- The exercise: Copy out all of the entries below, substituting "icy tree" for every occurrence of "frost-covered tree" and keeping everything else as it is.

▬▬▬▬▬▬

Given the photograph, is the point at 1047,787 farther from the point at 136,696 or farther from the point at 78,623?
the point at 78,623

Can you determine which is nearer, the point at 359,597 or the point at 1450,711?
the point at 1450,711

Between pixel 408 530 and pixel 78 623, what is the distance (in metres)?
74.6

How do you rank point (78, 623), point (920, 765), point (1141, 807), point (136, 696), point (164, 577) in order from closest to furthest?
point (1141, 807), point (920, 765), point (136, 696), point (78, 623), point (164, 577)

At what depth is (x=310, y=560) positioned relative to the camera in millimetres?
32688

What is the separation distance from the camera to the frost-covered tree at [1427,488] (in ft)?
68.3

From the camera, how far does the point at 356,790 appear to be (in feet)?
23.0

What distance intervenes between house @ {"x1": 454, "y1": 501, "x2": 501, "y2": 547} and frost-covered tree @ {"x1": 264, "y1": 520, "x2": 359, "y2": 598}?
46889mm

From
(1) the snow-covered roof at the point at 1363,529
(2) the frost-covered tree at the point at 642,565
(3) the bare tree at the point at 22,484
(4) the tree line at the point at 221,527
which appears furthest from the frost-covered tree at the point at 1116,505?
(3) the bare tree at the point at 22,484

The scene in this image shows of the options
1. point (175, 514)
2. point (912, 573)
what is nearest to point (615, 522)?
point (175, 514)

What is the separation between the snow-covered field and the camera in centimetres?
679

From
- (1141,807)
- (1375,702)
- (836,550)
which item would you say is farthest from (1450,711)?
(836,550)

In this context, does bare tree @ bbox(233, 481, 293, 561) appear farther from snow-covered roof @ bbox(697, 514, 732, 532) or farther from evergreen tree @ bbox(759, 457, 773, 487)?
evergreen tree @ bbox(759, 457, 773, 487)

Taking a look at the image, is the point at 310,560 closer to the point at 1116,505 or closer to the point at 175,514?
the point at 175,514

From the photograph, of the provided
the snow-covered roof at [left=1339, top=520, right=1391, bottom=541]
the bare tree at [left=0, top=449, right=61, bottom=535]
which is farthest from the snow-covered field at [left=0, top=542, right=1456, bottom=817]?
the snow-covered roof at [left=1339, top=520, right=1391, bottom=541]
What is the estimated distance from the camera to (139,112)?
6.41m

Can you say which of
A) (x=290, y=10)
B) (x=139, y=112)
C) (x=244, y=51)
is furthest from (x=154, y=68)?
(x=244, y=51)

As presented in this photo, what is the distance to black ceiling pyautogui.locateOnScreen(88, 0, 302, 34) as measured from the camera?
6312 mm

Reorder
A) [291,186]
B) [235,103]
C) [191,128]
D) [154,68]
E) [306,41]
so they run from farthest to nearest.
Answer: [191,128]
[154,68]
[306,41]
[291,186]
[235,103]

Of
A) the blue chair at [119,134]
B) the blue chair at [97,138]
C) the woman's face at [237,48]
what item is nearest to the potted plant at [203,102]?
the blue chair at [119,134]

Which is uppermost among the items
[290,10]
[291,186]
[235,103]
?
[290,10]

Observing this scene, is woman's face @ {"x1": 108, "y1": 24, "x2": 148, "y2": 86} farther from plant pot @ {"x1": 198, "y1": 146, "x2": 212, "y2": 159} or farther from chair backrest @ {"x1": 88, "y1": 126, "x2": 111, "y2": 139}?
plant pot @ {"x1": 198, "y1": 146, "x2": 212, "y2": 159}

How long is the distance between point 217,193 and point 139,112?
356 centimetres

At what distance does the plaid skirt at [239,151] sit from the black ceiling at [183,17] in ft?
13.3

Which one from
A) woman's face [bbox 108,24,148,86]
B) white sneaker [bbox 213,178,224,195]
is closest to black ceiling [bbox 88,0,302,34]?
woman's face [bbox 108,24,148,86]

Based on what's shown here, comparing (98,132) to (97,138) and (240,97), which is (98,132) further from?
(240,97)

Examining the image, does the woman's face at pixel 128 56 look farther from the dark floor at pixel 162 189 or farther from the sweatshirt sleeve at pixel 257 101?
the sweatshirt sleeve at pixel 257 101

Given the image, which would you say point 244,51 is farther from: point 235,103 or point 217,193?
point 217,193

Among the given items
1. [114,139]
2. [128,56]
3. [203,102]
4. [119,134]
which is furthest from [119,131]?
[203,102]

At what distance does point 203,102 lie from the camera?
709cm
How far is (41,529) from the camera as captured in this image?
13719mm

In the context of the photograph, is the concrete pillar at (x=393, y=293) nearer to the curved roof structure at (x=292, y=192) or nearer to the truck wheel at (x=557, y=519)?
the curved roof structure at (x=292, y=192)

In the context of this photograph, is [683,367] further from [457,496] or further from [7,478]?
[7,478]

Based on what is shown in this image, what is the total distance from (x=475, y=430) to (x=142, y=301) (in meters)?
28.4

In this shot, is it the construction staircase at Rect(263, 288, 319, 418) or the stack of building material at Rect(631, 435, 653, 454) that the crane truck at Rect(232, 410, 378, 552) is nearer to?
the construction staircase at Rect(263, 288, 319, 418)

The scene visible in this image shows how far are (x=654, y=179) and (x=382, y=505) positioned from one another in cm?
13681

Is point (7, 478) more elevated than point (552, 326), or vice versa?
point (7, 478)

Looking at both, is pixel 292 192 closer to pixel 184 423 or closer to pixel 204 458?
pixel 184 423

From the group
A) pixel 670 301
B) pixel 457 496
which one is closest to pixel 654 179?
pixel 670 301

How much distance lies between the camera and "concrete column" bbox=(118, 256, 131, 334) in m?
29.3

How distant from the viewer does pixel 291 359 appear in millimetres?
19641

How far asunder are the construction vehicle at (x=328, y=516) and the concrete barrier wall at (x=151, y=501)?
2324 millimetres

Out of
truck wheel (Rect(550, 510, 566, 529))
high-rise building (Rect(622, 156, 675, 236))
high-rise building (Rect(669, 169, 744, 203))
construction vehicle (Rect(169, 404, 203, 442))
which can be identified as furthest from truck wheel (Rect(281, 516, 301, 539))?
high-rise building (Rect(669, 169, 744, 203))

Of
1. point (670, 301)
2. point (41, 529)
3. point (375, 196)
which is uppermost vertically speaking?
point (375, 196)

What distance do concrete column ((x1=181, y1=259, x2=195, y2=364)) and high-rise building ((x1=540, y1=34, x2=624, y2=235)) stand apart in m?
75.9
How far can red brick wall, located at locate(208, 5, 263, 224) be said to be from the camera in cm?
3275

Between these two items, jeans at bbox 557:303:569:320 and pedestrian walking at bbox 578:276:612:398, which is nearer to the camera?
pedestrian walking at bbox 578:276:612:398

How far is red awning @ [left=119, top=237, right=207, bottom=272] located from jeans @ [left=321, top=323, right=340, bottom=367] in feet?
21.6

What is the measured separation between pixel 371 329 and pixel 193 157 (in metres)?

▬▬▬▬▬▬

- Output below:
Given the photograph, is the point at 1047,787 farther from the point at 136,696 or farther from the point at 78,623?
the point at 78,623

Can you determine which is nearer, the point at 359,597 or the point at 1450,711?
the point at 1450,711

Between pixel 408 530 and pixel 78 623, what is the distance (in metres)?
74.6

How do you rank point (78, 623), point (920, 765), point (1141, 807), point (136, 696), point (164, 577) in order from closest to furthest?
point (1141, 807), point (920, 765), point (136, 696), point (78, 623), point (164, 577)

At what depth is (x=310, y=560) positioned relative to the camera in millimetres?
32688

What is the separation distance from the camera to the icy tree at [1427,488] (in ft)?
68.3

From the camera, how far does the point at 356,790 appear to be (in feet)?
23.0

What distance intervenes between house @ {"x1": 454, "y1": 501, "x2": 501, "y2": 547} and icy tree @ {"x1": 264, "y1": 520, "x2": 359, "y2": 598}?
46889mm

From
(1) the snow-covered roof at the point at 1363,529
(2) the icy tree at the point at 642,565
(3) the bare tree at the point at 22,484
(4) the tree line at the point at 221,527
which appears furthest from the icy tree at the point at 1116,505?
(3) the bare tree at the point at 22,484

The scene in this image shows of the options
1. point (175, 514)
2. point (912, 573)
what is nearest to point (615, 522)?
point (175, 514)

What is the separation between the snow-covered field and the camera in centimetres?
679

From
- (1141,807)
- (1375,702)
- (836,550)
which item would you say is farthest from (1450,711)?
(836,550)

In this context, does bare tree @ bbox(233, 481, 293, 561) appear farther from snow-covered roof @ bbox(697, 514, 732, 532) or farther from evergreen tree @ bbox(759, 457, 773, 487)?
evergreen tree @ bbox(759, 457, 773, 487)

Taking a look at the image, is the point at 310,560 closer to the point at 1116,505 or closer to the point at 175,514?
the point at 175,514

From the photograph, of the provided
the snow-covered roof at [left=1339, top=520, right=1391, bottom=541]
the bare tree at [left=0, top=449, right=61, bottom=535]
which is farthest from the snow-covered field at [left=0, top=542, right=1456, bottom=817]?
the snow-covered roof at [left=1339, top=520, right=1391, bottom=541]
What is the estimated distance from the camera to (139,112)?
6.41m

Can you say which of
A) (x=290, y=10)
B) (x=139, y=112)
C) (x=244, y=51)
is furthest from (x=154, y=68)?
(x=244, y=51)

As presented in this photo, what is the distance to black ceiling pyautogui.locateOnScreen(88, 0, 302, 34) as measured from the camera?
6312 mm

Reorder
A) [291,186]
B) [235,103]
C) [191,128]
D) [154,68]
E) [306,41]
so they run from farthest to nearest.
Answer: [191,128]
[154,68]
[306,41]
[291,186]
[235,103]

Of
A) the blue chair at [119,134]
B) the blue chair at [97,138]
C) the woman's face at [237,48]
what item is nearest to the potted plant at [203,102]?
the blue chair at [119,134]

Which is uppermost among the items
[290,10]
[291,186]
[235,103]
?
[290,10]

Observing this scene, is woman's face @ {"x1": 108, "y1": 24, "x2": 148, "y2": 86} farther from plant pot @ {"x1": 198, "y1": 146, "x2": 212, "y2": 159} or farther from chair backrest @ {"x1": 88, "y1": 126, "x2": 111, "y2": 139}?
plant pot @ {"x1": 198, "y1": 146, "x2": 212, "y2": 159}

How long is the distance between point 217,193 and point 139,112?
356 centimetres

At what distance does the plaid skirt at [239,151] sit from the black ceiling at [183,17] in ft?
13.3

Which one from
A) woman's face [bbox 108,24,148,86]
B) white sneaker [bbox 213,178,224,195]
is closest to black ceiling [bbox 88,0,302,34]?
woman's face [bbox 108,24,148,86]

Based on what's shown here, comparing (98,132) to (97,138) and (240,97), which is (98,132) further from?
(240,97)

Examining the image, does the woman's face at pixel 128 56 look farther from the dark floor at pixel 162 189 or farther from the sweatshirt sleeve at pixel 257 101?
the sweatshirt sleeve at pixel 257 101

Given the image, which would you say point 244,51 is farther from: point 235,103 or point 217,193?
point 217,193

Among the given items
1. [114,139]
2. [128,56]
3. [203,102]
4. [119,134]
which is furthest from [119,131]?
[203,102]

At what distance does point 203,102 lie from the camera?
709cm
How far is (41,529) from the camera as captured in this image?
13719mm

In the context of the photograph, is the concrete pillar at (x=393, y=293) nearer to the curved roof structure at (x=292, y=192) or nearer to the truck wheel at (x=557, y=519)?
the curved roof structure at (x=292, y=192)

In the context of this photograph, is [683,367] further from [457,496] or further from [7,478]?
[7,478]

Based on what is shown in this image, what is the total distance from (x=475, y=430) to (x=142, y=301) (in meters)?
28.4

In this shot, is it the construction staircase at Rect(263, 288, 319, 418) or the stack of building material at Rect(631, 435, 653, 454) that the crane truck at Rect(232, 410, 378, 552) is nearer to?
the construction staircase at Rect(263, 288, 319, 418)

The scene visible in this image shows how far are (x=654, y=179) and (x=382, y=505) positioned from one another in cm?
13681

Is point (7, 478) more elevated than point (552, 326), or vice versa?
point (7, 478)

Looking at both, is pixel 292 192 closer to pixel 184 423 or closer to pixel 204 458?
pixel 184 423

From the group
A) pixel 670 301
B) pixel 457 496
which one is closest to pixel 654 179?
pixel 670 301

How much distance lies between the camera and "concrete column" bbox=(118, 256, 131, 334) in m?
29.3

How distant from the viewer does pixel 291 359 appear in millimetres?
19641

How far asunder are the construction vehicle at (x=328, y=516) and the concrete barrier wall at (x=151, y=501)?
2324 millimetres

Out of
truck wheel (Rect(550, 510, 566, 529))
high-rise building (Rect(622, 156, 675, 236))
high-rise building (Rect(669, 169, 744, 203))
construction vehicle (Rect(169, 404, 203, 442))
which can be identified as furthest from truck wheel (Rect(281, 516, 301, 539))?
high-rise building (Rect(669, 169, 744, 203))

Of
1. point (670, 301)
2. point (41, 529)
3. point (375, 196)
which is uppermost vertically speaking?
point (375, 196)

What distance do concrete column ((x1=181, y1=259, x2=195, y2=364)) and high-rise building ((x1=540, y1=34, x2=624, y2=235)) stand apart in m?
75.9
How far can red brick wall, located at locate(208, 5, 263, 224) be said to be from the camera in cm?
3275

Between these two items, jeans at bbox 557:303:569:320 and pedestrian walking at bbox 578:276:612:398, which is nearer to the camera?
pedestrian walking at bbox 578:276:612:398

How far is red awning @ [left=119, top=237, right=207, bottom=272] located from jeans @ [left=321, top=323, right=340, bottom=367] in feet?
21.6

What is the measured separation between pixel 371 329 and pixel 193 157 (in metres)?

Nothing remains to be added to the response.